━━━ Text section

4.1. The price payable for the Goods or the Services shall be that stated on the Order and unless otherwise so stated, shall be:-

4.1.1. exclusive of any applicable Value Added Tax (which shall be payable by the Purchaser subject to receipt of a VAT invoice);

4.1.2. inclusive of all charges for packaging, packing, shipping, carriage, insurance and delivery of the Goods to the Address and any taxes, levies or duties other than Value Added Tax.

5. Delivery

5.1. The Goods and or Services shall be delivered at the Address on the date or within the period stated in the Order.

5.2. The time of delivery of the Goods and of performance of the Services shall not be the essence of the Contract.

5.3. Each delivery of Goods will be accompanied by a delivery note setting out full particulars of the Goods, delivery Address and quoting the Order number.

5.4. All Goods and Services shall be delivered or performed at the Address specified in the Order. If Goods or Services are incorrectly delivered or performed, the Supplier’s liability shall be limited to effecting redelivery or re-performance at the correct Address and for any additional reasonable expense occurred in delivery or performance at the correct Address.

5.5. The Supplier shall supply the Purchaser on delivery of the Goods or performance of the Services with all operating, maintenance, repair and safety data sheets and instructions and other information as are necessary for the safe operation of the Goods which are required to enable the Purchaser to accept delivery of the Goods or performance of the Services.

5.6. In the event that delivery of the Goods or Services are delayed, the Supplier shall duly notify the Purchaser and shall use all commercially endeavours to mitigate any losses incurred as a result of such delay.

5.7. Risk of damage to or loss of the Goods shall pass to the Purchaser upon delivery to the Purchaser in accordance with these Conditions

5.8. Unless otherwise specified in an Order, the Purchaser shall have 10 working days to inspect Goods and Services whereupon the Purchaser will be deemed to have accepted the Goods and Services pursuant to a Contract.

6. Payment

6.1. The Purchaser will pay for the Goods or Services no later than 30 days from the date of a Correct Invoice.

6.2. It is the Purchaser’s responsibility to ensure that each invoice is a Correct Invoice.

6.3. The Purchaser shall duly pay all invoices in connection with these Conditions, without offset or deduction.

6.4. Any Goods sold shall be on the basis that risk transfers to Purchaser on delivery, but legal title to the Goods shall not pass until Supplier has received payment in full. Purchaser irrevocably agrees that Supplier may upon reasonable notice enter its premises during Business Hours to recover goods to which Supplier retains title, if Purchaser is in breach of its obligations under these Conditions.

━━━━━━

(Work task A)
Answer these questions from the contract terms above:
(i) Within how many days of the date of a Correct Invoice must the Purchaser pay?
(ii) How many working days does the Purchaser have to inspect Goods and Services unless an Order specifies otherwise?
(iii) What document must accompany each delivery of Goods?
(Work task B)
Write out the part of the contract terms that opens with the words containing "4.1.1. exclusive of" and closes with "the Order number.", substituting "dispatch note" for "delivery note".

━━━ Extracted records

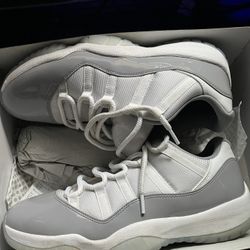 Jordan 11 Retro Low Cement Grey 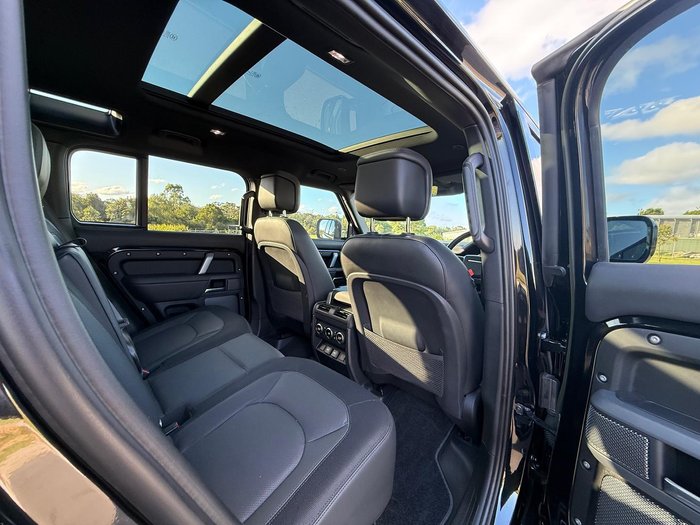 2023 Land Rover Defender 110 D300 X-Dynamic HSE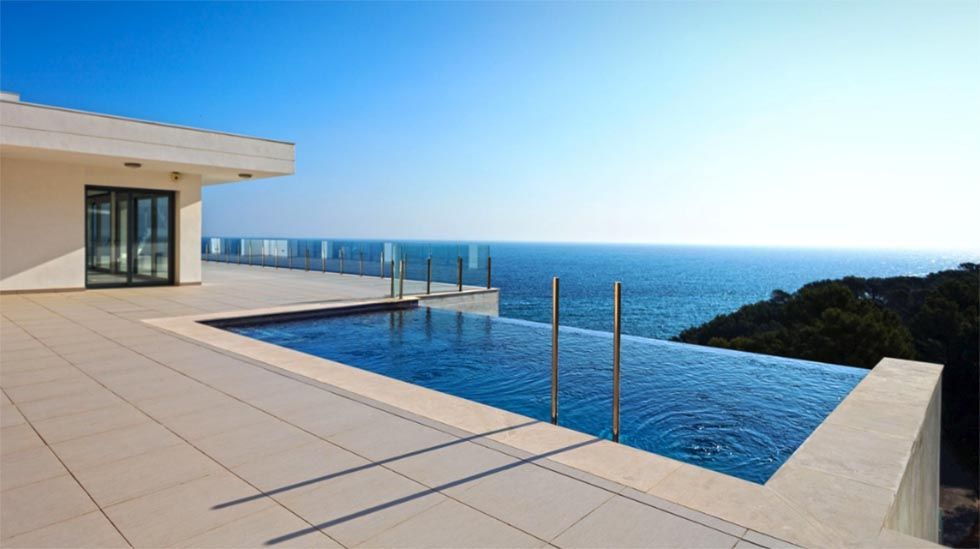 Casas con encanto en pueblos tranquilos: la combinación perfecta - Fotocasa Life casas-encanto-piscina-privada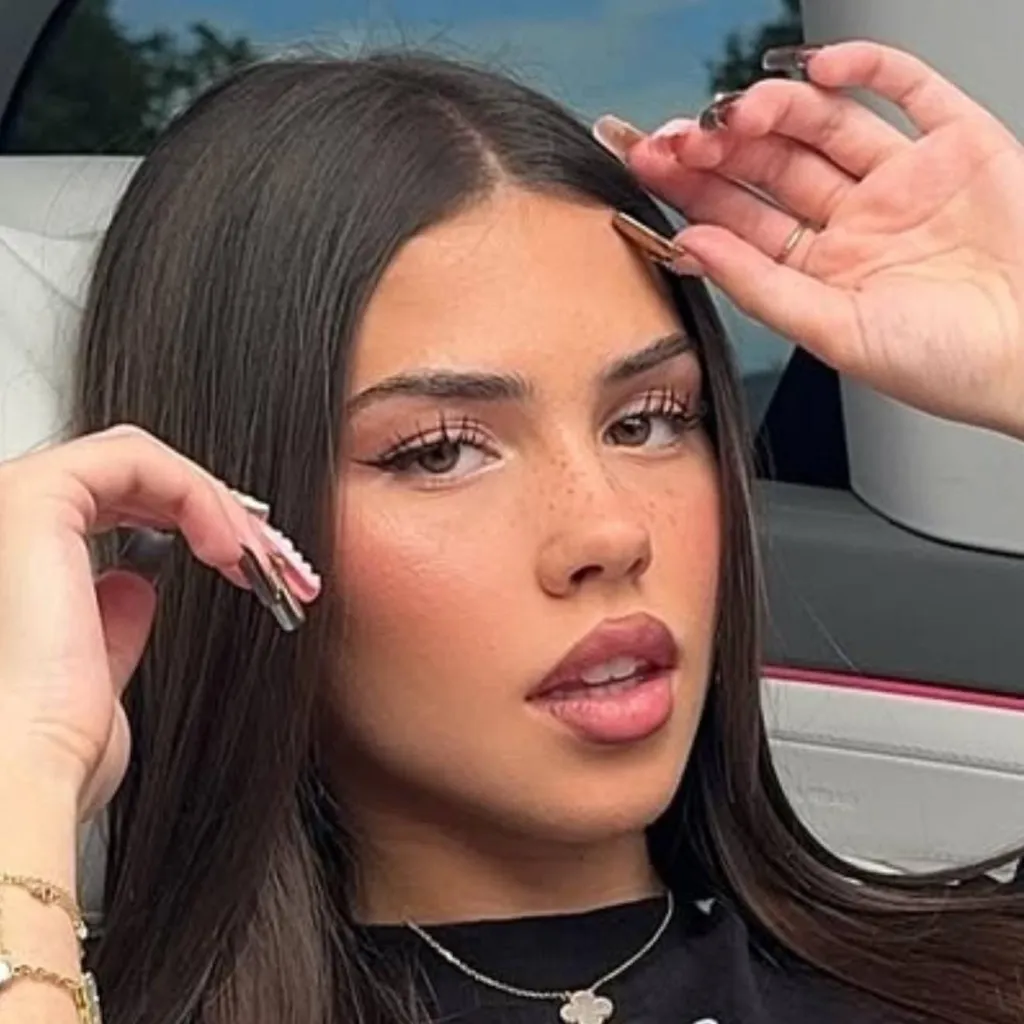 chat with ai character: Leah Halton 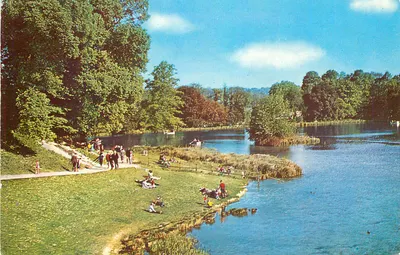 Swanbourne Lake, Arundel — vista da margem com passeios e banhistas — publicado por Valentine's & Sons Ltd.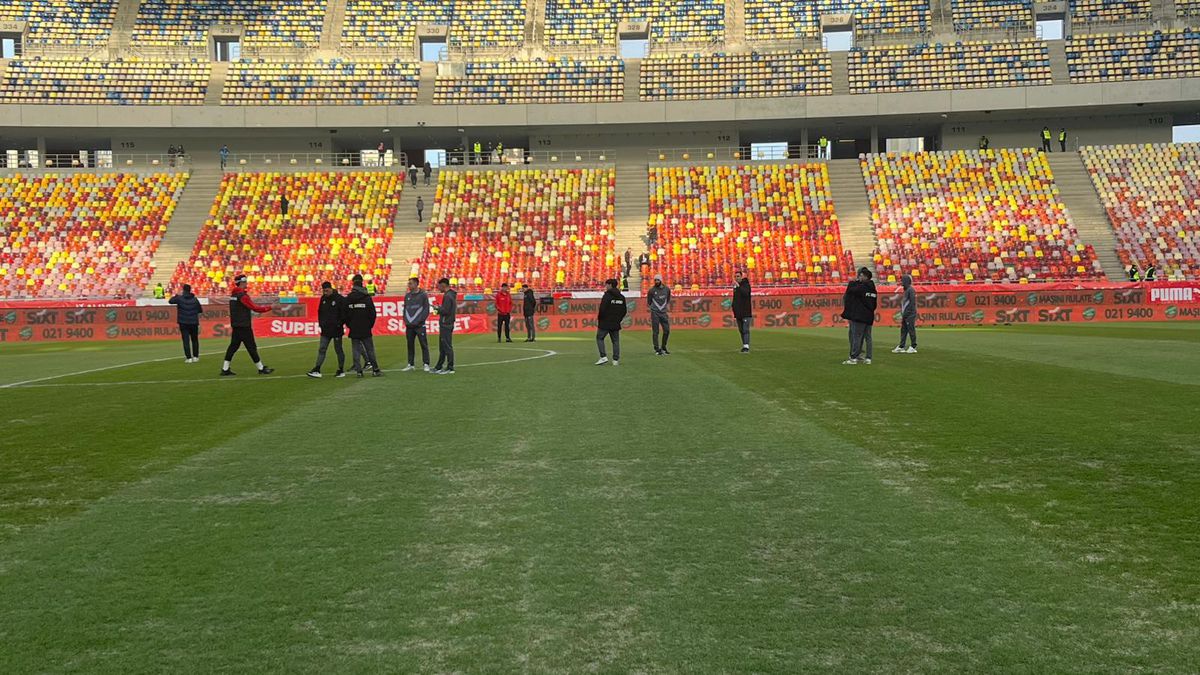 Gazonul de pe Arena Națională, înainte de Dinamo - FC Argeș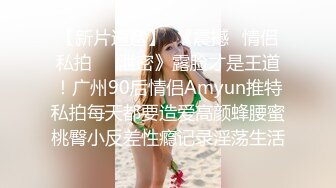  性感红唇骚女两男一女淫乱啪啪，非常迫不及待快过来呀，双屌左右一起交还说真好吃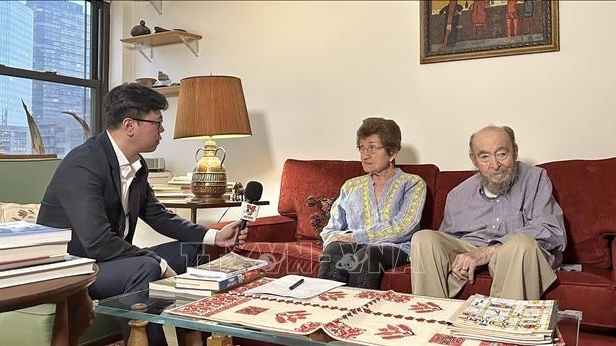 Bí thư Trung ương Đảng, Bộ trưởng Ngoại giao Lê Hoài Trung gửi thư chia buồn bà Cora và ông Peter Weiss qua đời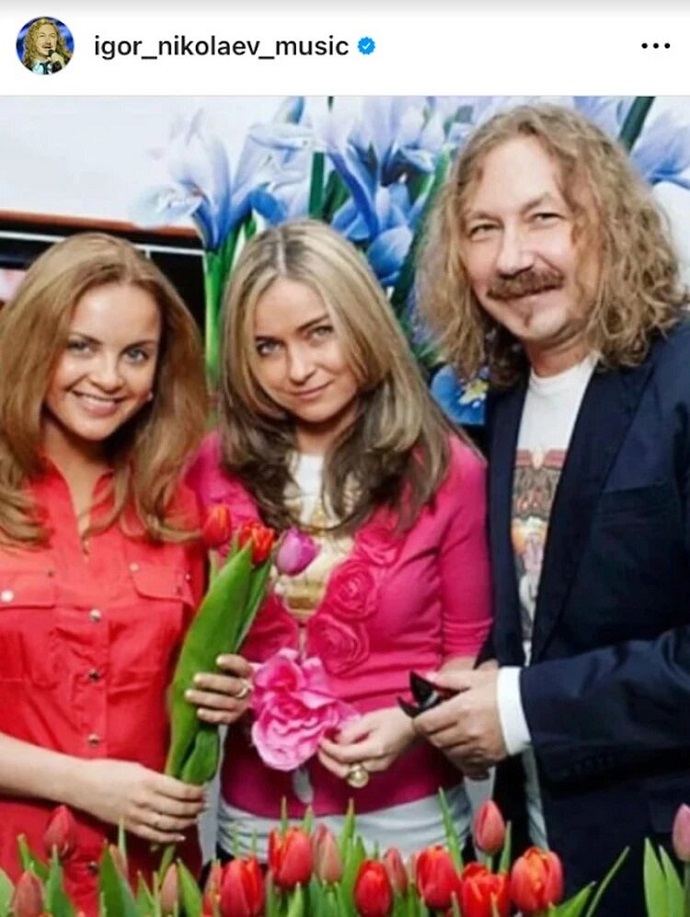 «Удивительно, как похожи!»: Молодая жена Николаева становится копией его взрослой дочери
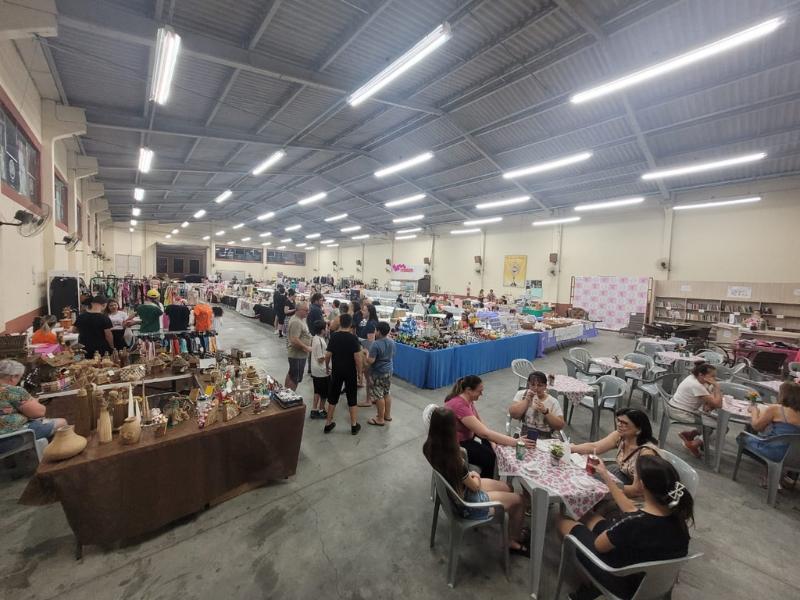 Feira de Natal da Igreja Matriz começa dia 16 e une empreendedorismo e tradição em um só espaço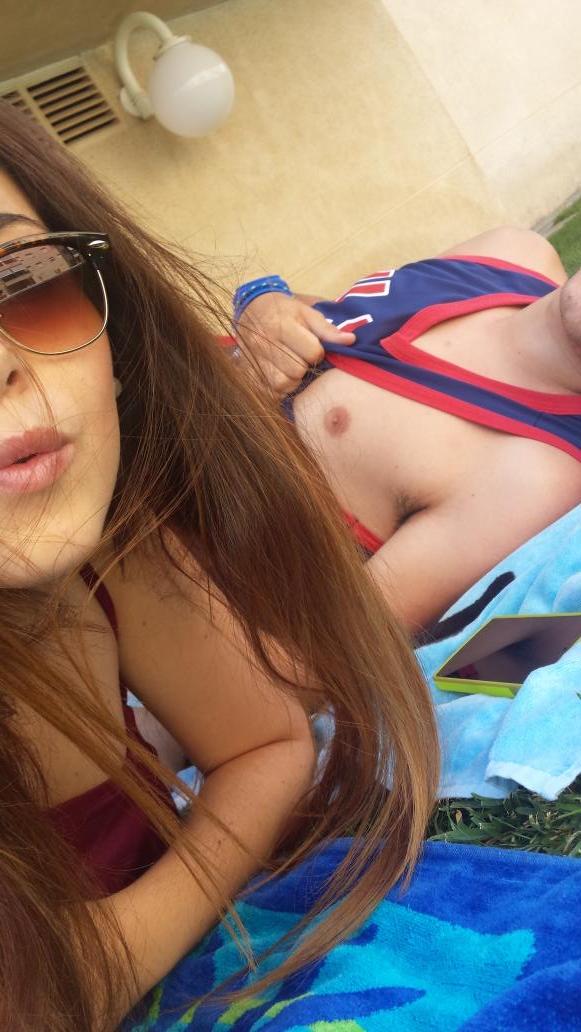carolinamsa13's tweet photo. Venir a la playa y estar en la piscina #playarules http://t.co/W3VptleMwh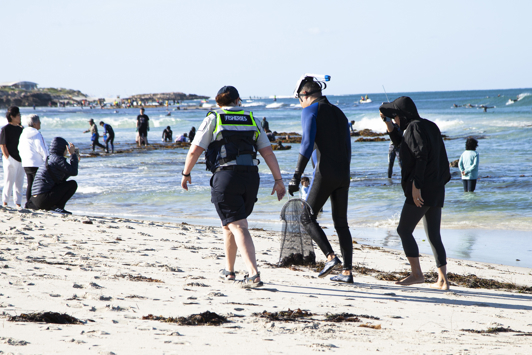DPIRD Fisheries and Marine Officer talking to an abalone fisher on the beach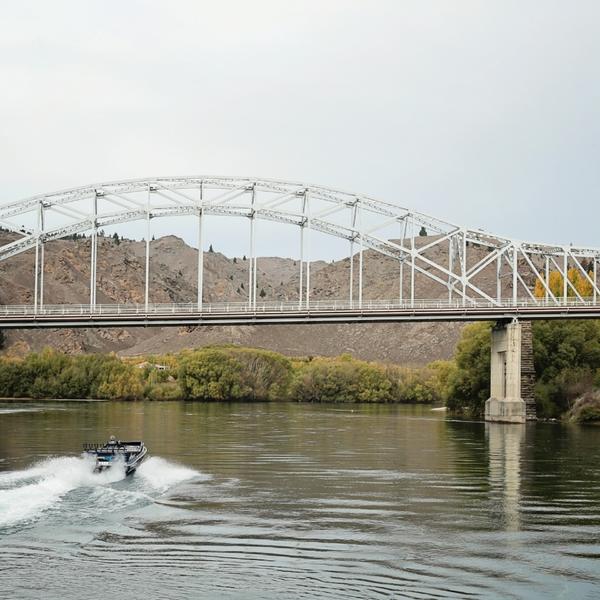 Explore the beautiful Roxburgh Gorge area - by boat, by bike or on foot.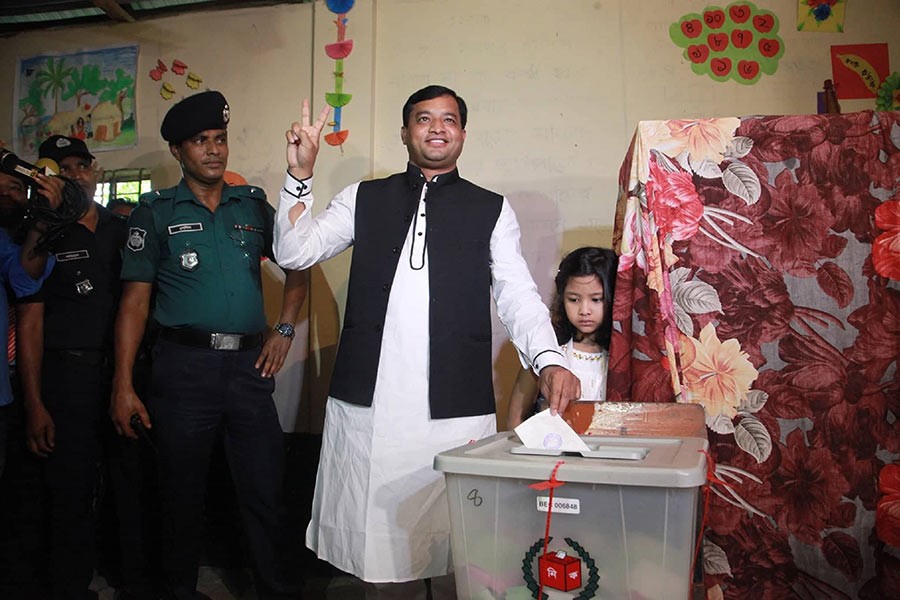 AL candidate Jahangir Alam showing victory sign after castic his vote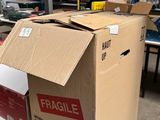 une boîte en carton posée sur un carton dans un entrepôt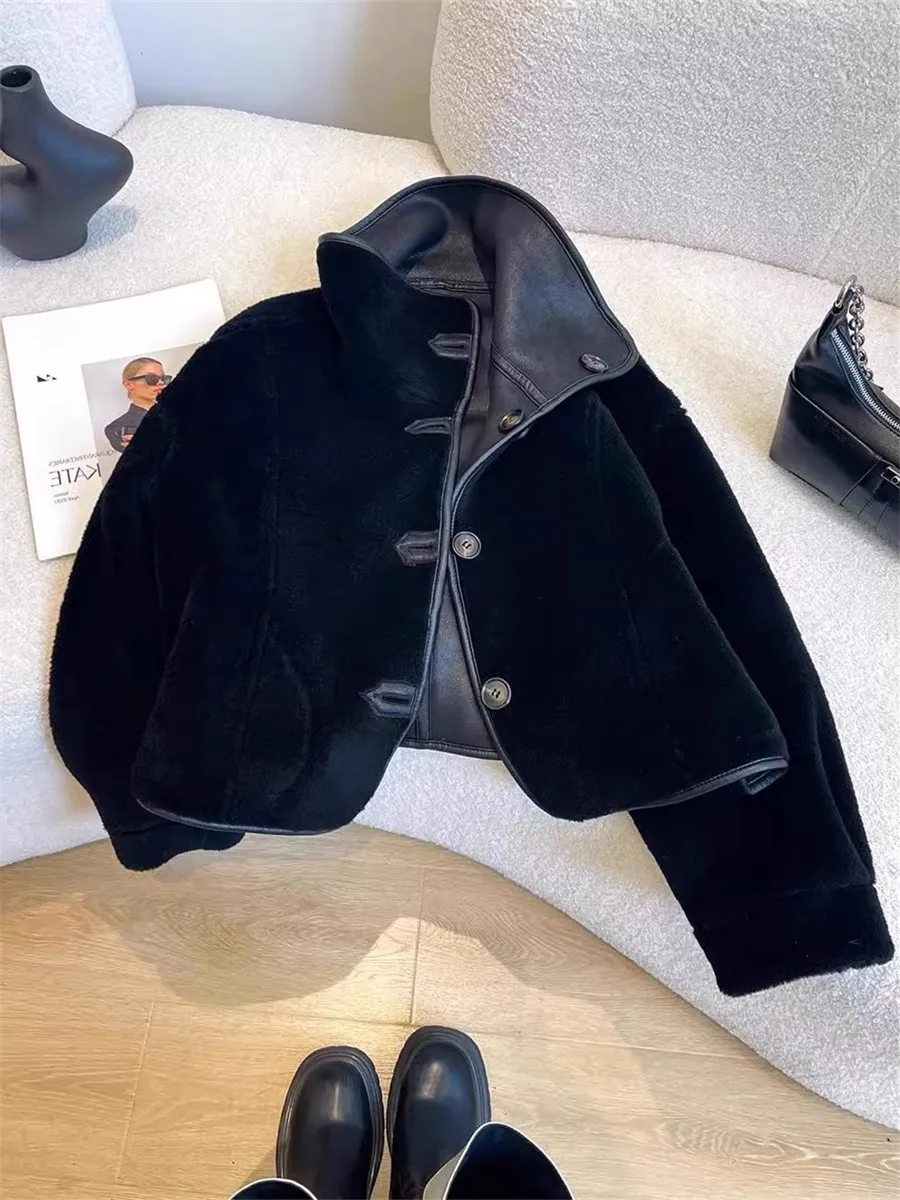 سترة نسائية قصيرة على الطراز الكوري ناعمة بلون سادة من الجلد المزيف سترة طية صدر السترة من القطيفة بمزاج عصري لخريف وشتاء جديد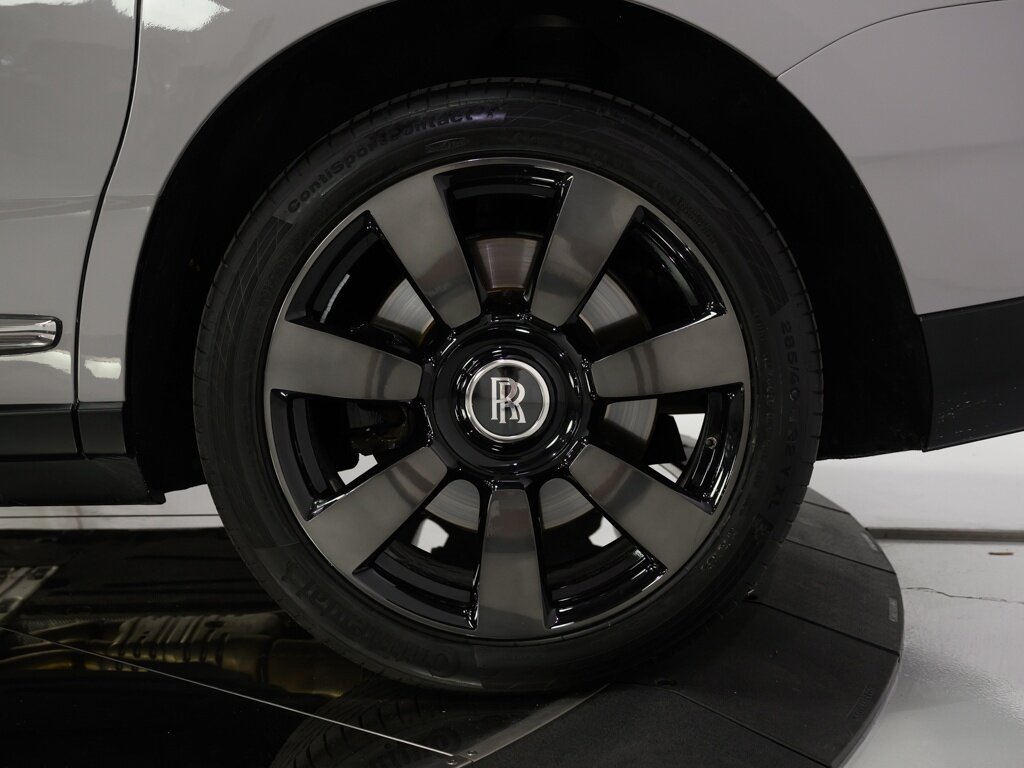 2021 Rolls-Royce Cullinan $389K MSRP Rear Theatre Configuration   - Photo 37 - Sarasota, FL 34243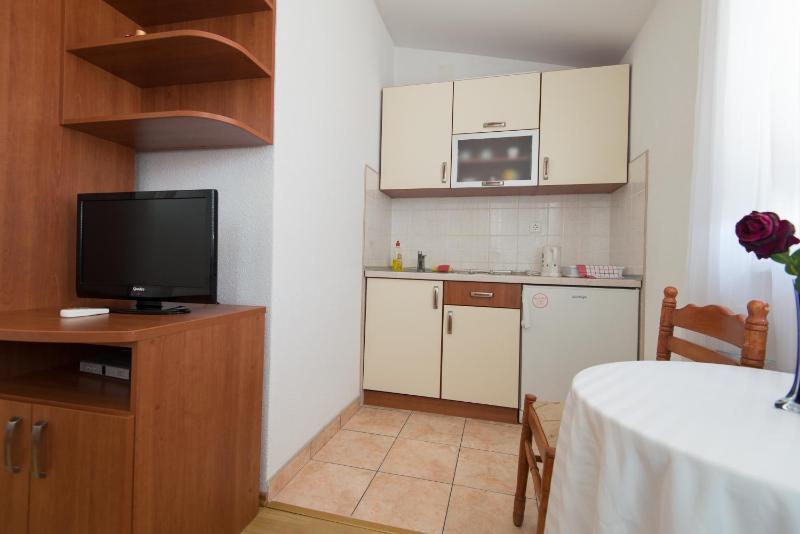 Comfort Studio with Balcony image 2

━━━━━━

(Task solution A)
(i) No later than 30 days.
(ii) 10 working days.
(iii) A delivery note.

(Task solution B)
4.1.1. exclusive of any applicable Value Added Tax (which shall be payable by the Purchaser subject to receipt of a VAT invoice);

4.1.2. inclusive of all charges for packaging, packing, shipping, carriage, insurance and delivery of the Goods to the Address and any taxes, levies or duties other than Value Added Tax.

5. Delivery

5.1. The Goods and or Services shall be delivered at the Address on the date or within the period stated in the Order.

5.2. The time of delivery of the Goods and of performance of the Services shall not be the essence of the Contract.

5.3. Each delivery of Goods will be accompanied by a dispatch note setting out full particulars of the Goods, delivery Address and quoting the Order number.